I find it fascinating to learn about the associations and causes, early years and careers that truly wealthy yet charitable people pursue. Some learned about giving early in life, whereas others found it through faith and family, their careers, spouses and travel. The wealthy are sometime characterized as “high net worth individuals” (HNWI), and there are millions of them in the US. According to the “Capgemini World Wealth Report” and Credit Suisse’s “Global Wealth Report” (both published in 2019) there were 675,000 new millionaires in US in 2019 alone! There are currently over 18 million millionaires in the US, or about 5.5% of the total US population! (HNWI are those having investable assets of greater than 1 million dollar excluding primary residence, collectibles, consumables, and consumer durables). Fortunately many HNWI volunteer with non profits. In fact 47% volunteer and give donations to causes of their choice, big and small.

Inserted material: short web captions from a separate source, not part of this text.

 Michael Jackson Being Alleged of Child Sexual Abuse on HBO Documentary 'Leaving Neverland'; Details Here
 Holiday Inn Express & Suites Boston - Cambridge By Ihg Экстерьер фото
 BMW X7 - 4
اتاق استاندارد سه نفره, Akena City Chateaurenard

This means many HNWI are not just sitting on their wealth parked in the stock market but are committed to investing in socially conscious ways, supporting their values and beliefs helping low income communities, educating the poor and disabled, improving the quality of life for marginalized and underserved children, adolescents and families. Some HNWI are rising to the challenges of the pandemic and Black Lives Matter, and giving to the thousands and thousands desperately in need of financial assistance, a helping hand, a second chance, a bridge to security. There’s something “very American” to help people in disasters.

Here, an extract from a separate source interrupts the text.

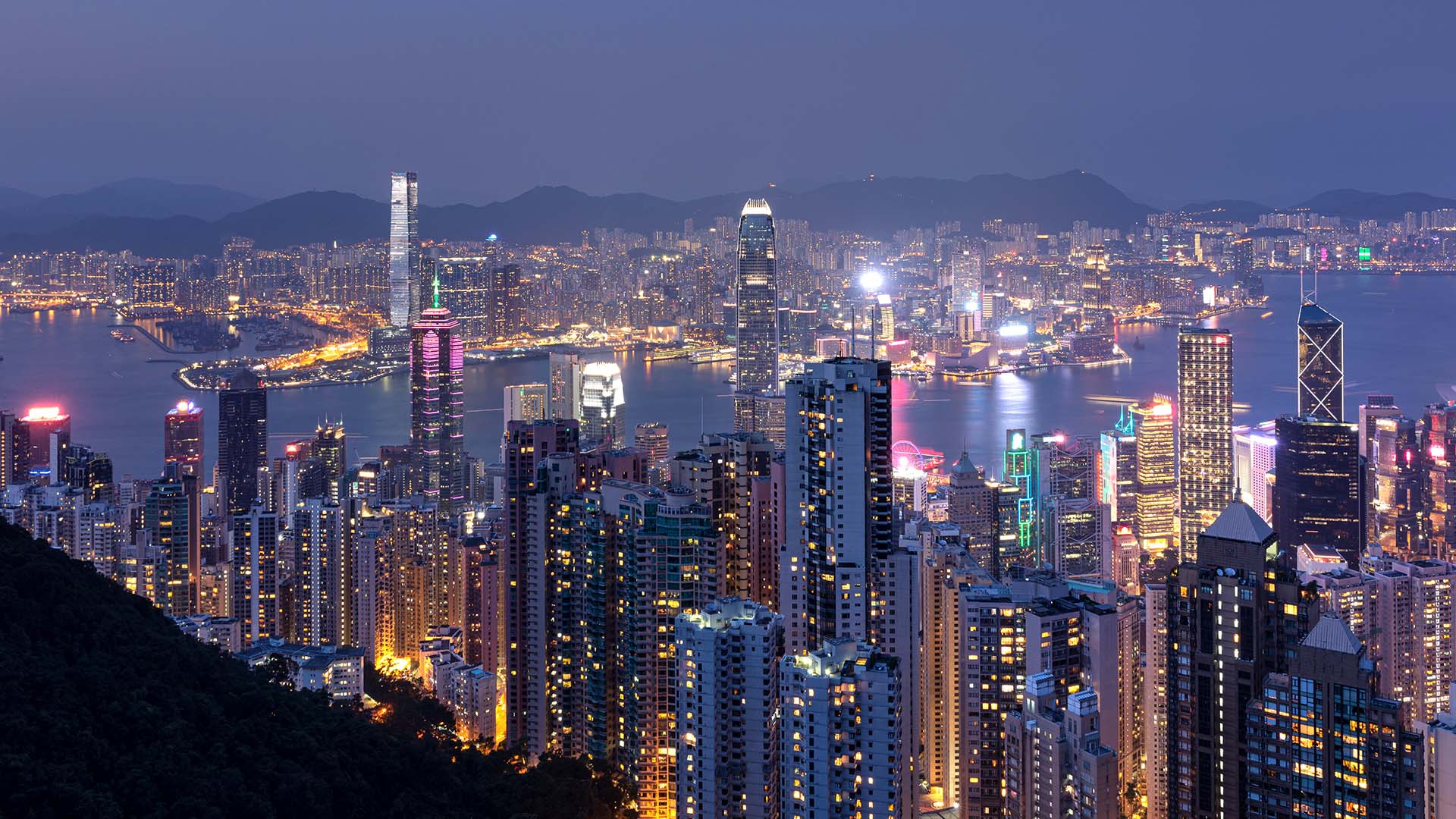 香港夜景深度遊:感受璀璨城市魅力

HNWI I have “met” through research has shown me that the wealthy are truly different. One person I got to know belongs to a social register known as the New York Society of the Cincinnati. The original members were founders of our nation. They were statesmen in the Revolutionary War and were framers of the Constitution. First organized in 1783, members authenticate their lineage with genealogical proof. Members today are former presidents, mayors and congresspeople.
Other than social registers, I’ve learned about foundations, funds, think tanks and PACs. One fund of particular interest is the John Merck Fund. This fund is paying out its last $100 million by end of the 2022. The directors believe the need is so great and urgent right now that they’re giving it all away now to help spur more innovation and solutions. The fund supports agencies that benefit human health, environmental sustainability and the developmentally disabled. Beneficiaries of this fund include dozens of well-known organizations such as the National Wildlife Federation, Conservation Law Foundation, Center for Public Interest Research. Digging deeper there’s also a Super PAC called “43 Alumni for Joe Biden” which is founded by former George W. Bush administrative and campaign officials in 2020 to support the election of Joe Biden against Donald Trump. (Bush aka “43” is not involved in the group).

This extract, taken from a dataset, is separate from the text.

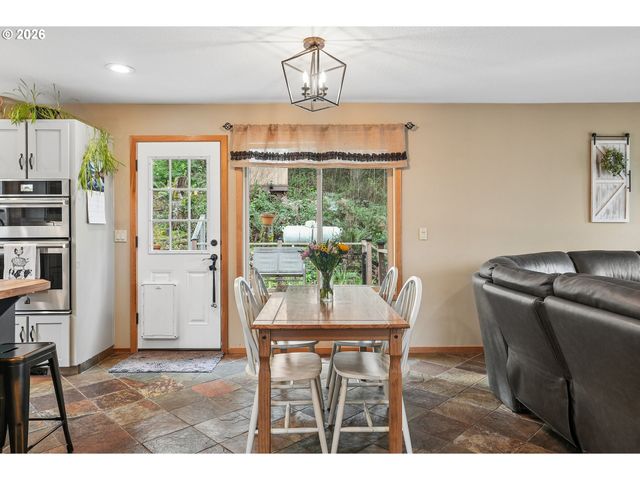 16490 S BRADLEY Rd, Oregon City, OR 97045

Obviously you don’t have to be a millionaire to volunteer or contribute to a cause, and plenty of research reports and annual reports spell this out already. Most everyone I know volunteer time and money to causes of their choice.
If you’re interested in sustainability and want to volunteer consider Sustainable Consumption Research and Action (SCORAI). It’s an organization that’s changing the ways we consume, how we interact with the land. As their website states it: “people are innovating in face of the failure facing us through short-sighted capitalist actions and ecological disaster”. See http://www.scorai.net to learn
about sustainable consumption behavior and community actions. Pretty interesting stuff.
As this is probably my last post before the election November 3, I did want to add a fact about Donald Trump’s participation in charitable organizations. On December 10, 2019, the unscrupulous huckster that he is “admitted to misusing funds raised by the Donald J. Trump Foundation – set up as a charitable foundation – to promote his presidential bid and pay off business debts”, the New York State Attorney General found. Included in the lawsuit was evidence that he purchased a $10,000 portrait of himself that was ultimately displayed at one of his Florida hotels. (It is illegal for charitable foundations to advance the self-interests of their executives.)
Isn’t it just like him to do something like that?